Both RNA-Seq panels detected three different variants of an ETV6-NTRK3 fusion. Apart from the dominant classical ETV6:exon5-NTRK3:exon15 variant, which is typical for secretory carcinomas of the salivary gland [9], we found variants ETV6:exon5-NTRK3:exon16 and ETV6:exon4-NTRK3:exon15, albeit both at very low frequency. Several non-classical ETV6-NTRK3 fusion variants have been described [13, 14], and secretory carcinomas with these variants seem to be more aggressive than tumours with the classical variant, which applies to our case, too. However, to the best of our knowledge co-existence of several variants of the same fusion gene in a single tumour has not been published until today. Given the very low abundance of the non-classical variants in our case, a more plausible explanation would be some malfunction of the splicing apparatus, with occasional skipping of exon 5 of ETV6 or skipping of exon 15 of NTRK3 during splicing of the ETV6:exon5-NTRK3:exon15 pre-mRNA.

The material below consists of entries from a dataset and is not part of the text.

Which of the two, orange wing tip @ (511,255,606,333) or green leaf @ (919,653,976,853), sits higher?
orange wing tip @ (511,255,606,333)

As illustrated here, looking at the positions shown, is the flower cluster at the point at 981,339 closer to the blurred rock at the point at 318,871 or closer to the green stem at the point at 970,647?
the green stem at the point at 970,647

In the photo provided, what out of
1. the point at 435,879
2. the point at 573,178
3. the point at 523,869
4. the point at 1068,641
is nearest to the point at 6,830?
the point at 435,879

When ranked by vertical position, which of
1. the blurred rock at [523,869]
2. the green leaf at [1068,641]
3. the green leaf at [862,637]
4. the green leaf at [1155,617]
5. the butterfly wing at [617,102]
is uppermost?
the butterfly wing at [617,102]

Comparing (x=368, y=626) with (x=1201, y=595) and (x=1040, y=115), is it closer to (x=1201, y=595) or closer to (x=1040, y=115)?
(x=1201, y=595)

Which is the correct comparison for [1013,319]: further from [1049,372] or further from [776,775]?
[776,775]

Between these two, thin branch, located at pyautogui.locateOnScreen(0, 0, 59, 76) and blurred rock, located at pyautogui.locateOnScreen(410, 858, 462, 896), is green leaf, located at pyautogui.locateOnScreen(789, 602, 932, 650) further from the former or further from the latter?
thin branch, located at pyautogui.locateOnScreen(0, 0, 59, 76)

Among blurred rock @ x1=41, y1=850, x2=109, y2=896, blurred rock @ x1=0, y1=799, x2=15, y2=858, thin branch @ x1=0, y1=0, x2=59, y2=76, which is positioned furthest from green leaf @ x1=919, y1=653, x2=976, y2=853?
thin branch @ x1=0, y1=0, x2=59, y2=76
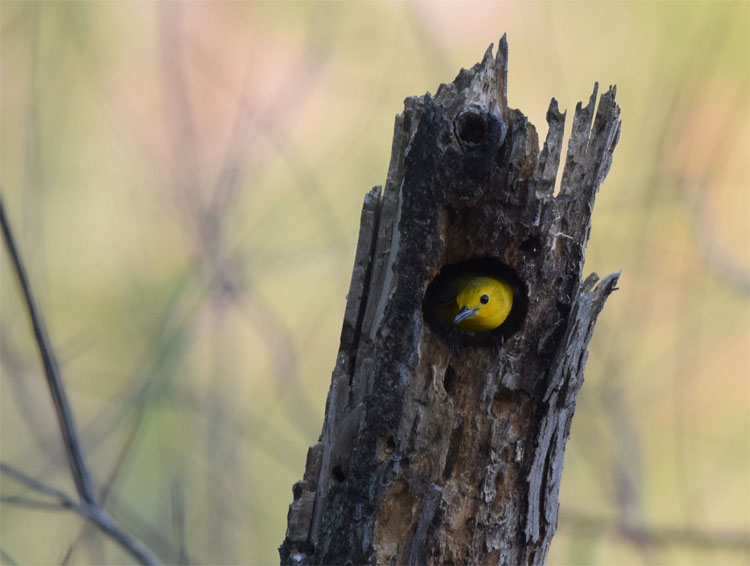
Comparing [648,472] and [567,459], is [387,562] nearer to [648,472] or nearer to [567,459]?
[567,459]

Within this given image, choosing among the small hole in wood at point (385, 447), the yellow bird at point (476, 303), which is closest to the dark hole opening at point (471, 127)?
the yellow bird at point (476, 303)

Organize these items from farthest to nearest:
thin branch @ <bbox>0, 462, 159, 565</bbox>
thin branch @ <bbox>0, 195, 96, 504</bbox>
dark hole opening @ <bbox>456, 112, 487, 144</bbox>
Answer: thin branch @ <bbox>0, 462, 159, 565</bbox>, thin branch @ <bbox>0, 195, 96, 504</bbox>, dark hole opening @ <bbox>456, 112, 487, 144</bbox>

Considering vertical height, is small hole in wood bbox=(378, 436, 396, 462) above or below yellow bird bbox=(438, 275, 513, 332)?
below

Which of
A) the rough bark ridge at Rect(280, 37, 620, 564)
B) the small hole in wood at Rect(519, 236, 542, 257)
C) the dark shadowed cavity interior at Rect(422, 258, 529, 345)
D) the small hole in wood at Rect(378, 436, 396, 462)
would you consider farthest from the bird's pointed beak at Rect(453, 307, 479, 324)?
the small hole in wood at Rect(378, 436, 396, 462)

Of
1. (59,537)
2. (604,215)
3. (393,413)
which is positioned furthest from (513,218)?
(59,537)

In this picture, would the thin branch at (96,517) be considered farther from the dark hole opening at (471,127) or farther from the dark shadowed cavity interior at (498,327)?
the dark hole opening at (471,127)

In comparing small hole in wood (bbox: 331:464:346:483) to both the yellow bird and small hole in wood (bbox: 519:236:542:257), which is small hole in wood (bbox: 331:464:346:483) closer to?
the yellow bird

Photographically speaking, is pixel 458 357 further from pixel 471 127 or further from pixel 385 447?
pixel 471 127

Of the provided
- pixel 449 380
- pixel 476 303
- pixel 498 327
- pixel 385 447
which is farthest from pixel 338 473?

In summary, the case presented here is particular for two reasons. First, independent NGS analyses with two different panels detected three variants of an ETV6-NTRK3 fusion gene. However, we hypothesize that only the dominant classical variant ETV6:exon5-NTRK3:exon15 truly exists at the genomic level. The main finding in this case is a very uncommon FISH signal pattern with faint single 3′ signals, which could easily be overlooked in routine diagnostics. It is nevertheless a significant finding of high predictive value, indicating a functional NTRK3 rearrangement that is successfully targeted by a Trk inhibitor.